Od teraz Biecz ma nie tylko dworzec, ale też całe centrum przesiadkowe – są miejsca, by zostawić samochód, rower. Jest zajezdnia autobusowa, poczekalnia dla podróżnych. Czas oczekiwania na pociąg czy autobus można sobie będzie umilić i obejrzeć wystawę kolejowych pamiątek.
- Infrastruktura pozwoli na skrócenie czasu podróży. Mieszkańcy Biecza, a także okolicznych miejscowości będą mogli dotrzeć do dworca własnym samochodem lub rowerem, pozostawić go w bezpiecznym miejscu i kontynuować podróż pociągiem- mówił podczas oficjalnego oddania inwestycji marszałek Witold Kozłowski. - Jednocześnie poprawią się warunki turystyczne, co pozytywnie wpłynie na rozwój lokalnych przedsiębiorstw – stwierdził również.
Stacja kolejowa w Bieczu może do największych nie należy i czasy świetności ma już za sobą, ale nie będzie przesadą powiedzieć, że ma szansę na drugie życie. Skupione już nie tylko wokół połączeń kolejowych, ale też autobusowych, a nawet rowerowych. Brzmi może nieco dziwnie „podróż rowerem”, ale nie ma w tym wiele przesady. Wokół Małego Krakowa jest kilka dłuższych czy krótszych odcinków ścieżek dla miłośników dwóch kółek. Tu można odsapnąć po powrocie z przejażdżki. Nie trzeba szukać ścian, drzew, słupów, żeby oprzeć rower – można go po prostu wstawić do specjalnego boksu. Sam parking też jest ważny - na 42 pojazdy, nikomu się nie przeszkadza, nie zajmuje miejsc w centrum.

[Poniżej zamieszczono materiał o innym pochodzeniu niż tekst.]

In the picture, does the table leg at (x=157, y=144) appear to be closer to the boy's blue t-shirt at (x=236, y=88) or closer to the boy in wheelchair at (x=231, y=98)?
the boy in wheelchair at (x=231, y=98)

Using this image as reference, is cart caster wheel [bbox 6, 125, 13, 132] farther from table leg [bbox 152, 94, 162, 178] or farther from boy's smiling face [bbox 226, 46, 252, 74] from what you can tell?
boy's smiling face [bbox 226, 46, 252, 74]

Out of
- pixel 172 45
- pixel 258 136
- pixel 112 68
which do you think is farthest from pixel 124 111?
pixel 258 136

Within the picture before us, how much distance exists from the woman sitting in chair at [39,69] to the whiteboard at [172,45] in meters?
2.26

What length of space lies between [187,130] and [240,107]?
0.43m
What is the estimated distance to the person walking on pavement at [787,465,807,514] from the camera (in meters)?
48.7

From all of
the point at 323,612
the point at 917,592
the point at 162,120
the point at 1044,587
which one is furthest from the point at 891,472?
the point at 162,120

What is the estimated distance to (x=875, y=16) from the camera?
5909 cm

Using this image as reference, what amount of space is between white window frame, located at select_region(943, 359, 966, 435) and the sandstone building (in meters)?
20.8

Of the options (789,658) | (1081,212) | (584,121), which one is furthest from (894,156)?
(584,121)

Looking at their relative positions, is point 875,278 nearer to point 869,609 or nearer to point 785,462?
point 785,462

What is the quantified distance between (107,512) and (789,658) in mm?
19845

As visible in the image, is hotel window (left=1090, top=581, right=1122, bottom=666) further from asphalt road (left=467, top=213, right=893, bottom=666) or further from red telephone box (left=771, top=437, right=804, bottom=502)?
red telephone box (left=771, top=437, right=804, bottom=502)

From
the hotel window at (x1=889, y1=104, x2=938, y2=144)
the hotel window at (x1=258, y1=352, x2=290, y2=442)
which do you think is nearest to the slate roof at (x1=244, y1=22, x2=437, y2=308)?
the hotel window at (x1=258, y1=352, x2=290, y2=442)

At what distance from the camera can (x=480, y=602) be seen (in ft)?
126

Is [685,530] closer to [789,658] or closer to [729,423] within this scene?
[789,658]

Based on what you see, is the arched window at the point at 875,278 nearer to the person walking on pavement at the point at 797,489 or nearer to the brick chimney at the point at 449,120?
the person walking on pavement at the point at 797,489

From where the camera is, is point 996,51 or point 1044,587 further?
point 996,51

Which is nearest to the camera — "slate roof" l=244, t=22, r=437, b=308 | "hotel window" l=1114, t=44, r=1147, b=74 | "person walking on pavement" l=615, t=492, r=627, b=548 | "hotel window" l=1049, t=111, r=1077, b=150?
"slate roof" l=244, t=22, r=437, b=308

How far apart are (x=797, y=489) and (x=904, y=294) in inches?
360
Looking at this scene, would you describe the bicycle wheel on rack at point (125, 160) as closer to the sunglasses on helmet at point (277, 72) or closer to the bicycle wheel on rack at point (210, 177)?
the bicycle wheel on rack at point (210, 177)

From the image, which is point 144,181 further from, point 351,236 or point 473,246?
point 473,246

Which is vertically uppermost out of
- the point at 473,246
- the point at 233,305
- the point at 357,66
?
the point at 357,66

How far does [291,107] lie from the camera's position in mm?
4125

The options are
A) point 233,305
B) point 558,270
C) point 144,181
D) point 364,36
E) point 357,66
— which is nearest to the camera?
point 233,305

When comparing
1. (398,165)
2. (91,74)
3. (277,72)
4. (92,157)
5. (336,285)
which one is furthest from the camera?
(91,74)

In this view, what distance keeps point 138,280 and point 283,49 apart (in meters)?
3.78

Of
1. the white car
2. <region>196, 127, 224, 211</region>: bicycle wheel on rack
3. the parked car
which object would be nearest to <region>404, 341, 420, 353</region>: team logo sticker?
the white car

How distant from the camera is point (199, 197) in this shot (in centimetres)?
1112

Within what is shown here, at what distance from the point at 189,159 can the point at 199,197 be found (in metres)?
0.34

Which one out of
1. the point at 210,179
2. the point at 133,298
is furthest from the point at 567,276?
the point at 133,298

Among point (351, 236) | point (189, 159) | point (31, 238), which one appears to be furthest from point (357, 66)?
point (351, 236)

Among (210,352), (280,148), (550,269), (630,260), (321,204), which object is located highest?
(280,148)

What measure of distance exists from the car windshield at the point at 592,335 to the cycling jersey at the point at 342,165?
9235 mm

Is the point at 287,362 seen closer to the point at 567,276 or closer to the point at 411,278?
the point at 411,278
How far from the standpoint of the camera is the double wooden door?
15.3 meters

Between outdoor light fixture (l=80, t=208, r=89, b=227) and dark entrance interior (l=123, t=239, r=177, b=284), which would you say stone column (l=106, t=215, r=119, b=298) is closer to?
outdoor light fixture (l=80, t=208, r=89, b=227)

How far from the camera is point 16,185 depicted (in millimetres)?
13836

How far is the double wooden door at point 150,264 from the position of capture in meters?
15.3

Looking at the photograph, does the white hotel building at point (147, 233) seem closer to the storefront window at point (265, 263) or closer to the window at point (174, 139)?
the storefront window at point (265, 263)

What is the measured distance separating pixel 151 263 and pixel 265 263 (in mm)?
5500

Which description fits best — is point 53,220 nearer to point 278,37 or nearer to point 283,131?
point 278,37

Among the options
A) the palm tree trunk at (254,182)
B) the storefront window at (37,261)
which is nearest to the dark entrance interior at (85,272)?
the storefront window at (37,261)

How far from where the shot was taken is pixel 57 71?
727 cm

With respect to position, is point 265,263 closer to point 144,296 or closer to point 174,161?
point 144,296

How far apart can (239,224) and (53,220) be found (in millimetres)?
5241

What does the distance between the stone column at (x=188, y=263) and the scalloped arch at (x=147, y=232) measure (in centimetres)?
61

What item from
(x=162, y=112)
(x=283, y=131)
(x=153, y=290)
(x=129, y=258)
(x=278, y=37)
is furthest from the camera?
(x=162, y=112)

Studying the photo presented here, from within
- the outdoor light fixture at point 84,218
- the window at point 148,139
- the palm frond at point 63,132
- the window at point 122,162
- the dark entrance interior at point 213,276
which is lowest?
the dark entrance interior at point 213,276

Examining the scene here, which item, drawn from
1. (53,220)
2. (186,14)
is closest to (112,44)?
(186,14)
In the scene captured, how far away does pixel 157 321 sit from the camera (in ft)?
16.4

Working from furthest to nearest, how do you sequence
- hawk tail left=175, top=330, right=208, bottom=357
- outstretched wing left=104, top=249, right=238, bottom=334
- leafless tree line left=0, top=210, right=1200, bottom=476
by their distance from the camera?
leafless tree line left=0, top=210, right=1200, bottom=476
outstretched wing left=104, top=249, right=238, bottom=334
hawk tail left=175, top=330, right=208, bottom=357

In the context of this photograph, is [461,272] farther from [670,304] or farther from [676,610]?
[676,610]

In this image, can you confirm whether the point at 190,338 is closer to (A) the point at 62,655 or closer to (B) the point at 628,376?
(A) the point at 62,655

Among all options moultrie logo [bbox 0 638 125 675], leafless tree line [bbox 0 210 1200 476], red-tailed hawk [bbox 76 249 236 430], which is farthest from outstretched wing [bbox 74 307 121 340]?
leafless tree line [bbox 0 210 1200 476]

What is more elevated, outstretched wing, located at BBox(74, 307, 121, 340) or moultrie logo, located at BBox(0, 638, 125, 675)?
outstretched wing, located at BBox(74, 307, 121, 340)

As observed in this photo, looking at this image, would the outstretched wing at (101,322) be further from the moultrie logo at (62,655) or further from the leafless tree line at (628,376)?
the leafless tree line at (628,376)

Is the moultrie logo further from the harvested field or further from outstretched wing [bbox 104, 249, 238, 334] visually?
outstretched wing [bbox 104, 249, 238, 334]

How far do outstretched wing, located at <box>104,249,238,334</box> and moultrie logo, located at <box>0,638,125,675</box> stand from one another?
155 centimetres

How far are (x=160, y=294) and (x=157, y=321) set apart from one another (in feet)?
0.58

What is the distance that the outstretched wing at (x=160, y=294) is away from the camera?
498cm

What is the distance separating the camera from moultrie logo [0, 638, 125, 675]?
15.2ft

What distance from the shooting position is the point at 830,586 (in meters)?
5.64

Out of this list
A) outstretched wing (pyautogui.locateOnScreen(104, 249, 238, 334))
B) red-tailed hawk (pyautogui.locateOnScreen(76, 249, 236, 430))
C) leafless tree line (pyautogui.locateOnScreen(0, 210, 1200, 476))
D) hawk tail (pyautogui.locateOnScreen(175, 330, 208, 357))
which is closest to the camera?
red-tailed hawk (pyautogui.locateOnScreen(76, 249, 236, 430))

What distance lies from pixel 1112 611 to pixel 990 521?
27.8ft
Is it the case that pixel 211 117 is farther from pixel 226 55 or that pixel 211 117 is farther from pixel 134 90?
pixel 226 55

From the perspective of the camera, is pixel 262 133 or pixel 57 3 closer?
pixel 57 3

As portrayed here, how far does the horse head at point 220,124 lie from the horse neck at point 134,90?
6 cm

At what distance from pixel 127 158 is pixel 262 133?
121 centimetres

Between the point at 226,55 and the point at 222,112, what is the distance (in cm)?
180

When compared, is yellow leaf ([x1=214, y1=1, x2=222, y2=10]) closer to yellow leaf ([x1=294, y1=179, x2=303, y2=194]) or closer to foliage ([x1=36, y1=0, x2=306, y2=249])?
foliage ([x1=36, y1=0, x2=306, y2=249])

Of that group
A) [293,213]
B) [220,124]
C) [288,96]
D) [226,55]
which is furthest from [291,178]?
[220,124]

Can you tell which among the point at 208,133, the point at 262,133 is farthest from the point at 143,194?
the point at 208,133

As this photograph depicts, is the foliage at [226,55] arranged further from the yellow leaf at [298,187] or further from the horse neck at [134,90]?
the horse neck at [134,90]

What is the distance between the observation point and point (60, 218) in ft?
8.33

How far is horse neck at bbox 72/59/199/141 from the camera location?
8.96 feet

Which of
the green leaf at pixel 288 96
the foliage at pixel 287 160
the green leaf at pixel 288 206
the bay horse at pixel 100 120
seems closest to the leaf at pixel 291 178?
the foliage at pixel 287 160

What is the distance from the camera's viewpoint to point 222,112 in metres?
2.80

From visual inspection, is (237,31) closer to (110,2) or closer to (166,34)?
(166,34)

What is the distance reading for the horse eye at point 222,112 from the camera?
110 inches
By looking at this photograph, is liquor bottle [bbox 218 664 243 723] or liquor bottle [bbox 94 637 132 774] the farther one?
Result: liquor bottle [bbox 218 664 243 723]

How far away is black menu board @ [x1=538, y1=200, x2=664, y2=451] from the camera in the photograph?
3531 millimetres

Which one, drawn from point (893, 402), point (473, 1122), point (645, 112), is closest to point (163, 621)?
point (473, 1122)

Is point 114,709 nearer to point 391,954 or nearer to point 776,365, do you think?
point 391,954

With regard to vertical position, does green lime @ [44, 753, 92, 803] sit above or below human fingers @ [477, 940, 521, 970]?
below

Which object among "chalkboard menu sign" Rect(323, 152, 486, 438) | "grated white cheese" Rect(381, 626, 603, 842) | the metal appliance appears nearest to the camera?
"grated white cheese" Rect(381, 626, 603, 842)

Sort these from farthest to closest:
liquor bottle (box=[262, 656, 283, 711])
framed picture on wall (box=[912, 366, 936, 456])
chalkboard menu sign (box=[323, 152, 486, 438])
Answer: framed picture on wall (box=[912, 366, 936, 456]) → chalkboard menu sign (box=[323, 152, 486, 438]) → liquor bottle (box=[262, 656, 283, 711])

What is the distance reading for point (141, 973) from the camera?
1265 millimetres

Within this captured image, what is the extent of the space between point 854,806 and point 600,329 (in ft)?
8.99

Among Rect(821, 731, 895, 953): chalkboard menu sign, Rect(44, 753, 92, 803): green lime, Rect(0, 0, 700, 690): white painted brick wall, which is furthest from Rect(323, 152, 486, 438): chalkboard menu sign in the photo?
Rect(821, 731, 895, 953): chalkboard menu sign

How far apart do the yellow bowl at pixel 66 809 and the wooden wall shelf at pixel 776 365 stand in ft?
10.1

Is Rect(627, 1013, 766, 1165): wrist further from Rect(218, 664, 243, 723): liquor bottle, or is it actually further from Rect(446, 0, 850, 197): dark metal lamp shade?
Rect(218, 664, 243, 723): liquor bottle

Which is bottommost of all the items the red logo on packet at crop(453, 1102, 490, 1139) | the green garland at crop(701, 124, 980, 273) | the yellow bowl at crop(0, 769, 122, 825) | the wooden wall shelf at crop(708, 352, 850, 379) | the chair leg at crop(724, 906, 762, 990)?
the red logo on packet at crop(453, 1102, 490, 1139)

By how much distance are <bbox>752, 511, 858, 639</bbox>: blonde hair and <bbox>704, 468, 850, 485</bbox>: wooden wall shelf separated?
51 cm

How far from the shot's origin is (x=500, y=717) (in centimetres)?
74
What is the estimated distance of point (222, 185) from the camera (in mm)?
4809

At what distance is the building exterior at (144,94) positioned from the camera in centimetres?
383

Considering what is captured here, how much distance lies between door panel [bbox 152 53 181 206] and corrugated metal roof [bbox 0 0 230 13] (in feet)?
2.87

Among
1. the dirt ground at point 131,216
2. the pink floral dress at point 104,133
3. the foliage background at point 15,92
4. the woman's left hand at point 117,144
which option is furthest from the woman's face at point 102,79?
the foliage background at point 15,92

Wnętrze dworca też zmieniło się diametralnie. Wyposażone zostało w proste stoliki, krzesła, kosze na śmieci oraz system informacji. Oko przyciąga wymalowana na ścianie lokomotywa – porządna, dymiąca ciuchcia z nieodłączną węglarką. W kilku gablotach udało się zebrać trochę kolejowych pamiątek: biletów, rozkładów jazdy, starej dokumentacji. Jest schludnie i przyjemnie. Tylko, przynajmniej na razie, nadmiaru połączeń kolejowych nie ma. Władze miasta będą też musiały pomyśleć, jak zachęcić przewoźników do tego, by zajeżdżali na punkt przesiadkowy.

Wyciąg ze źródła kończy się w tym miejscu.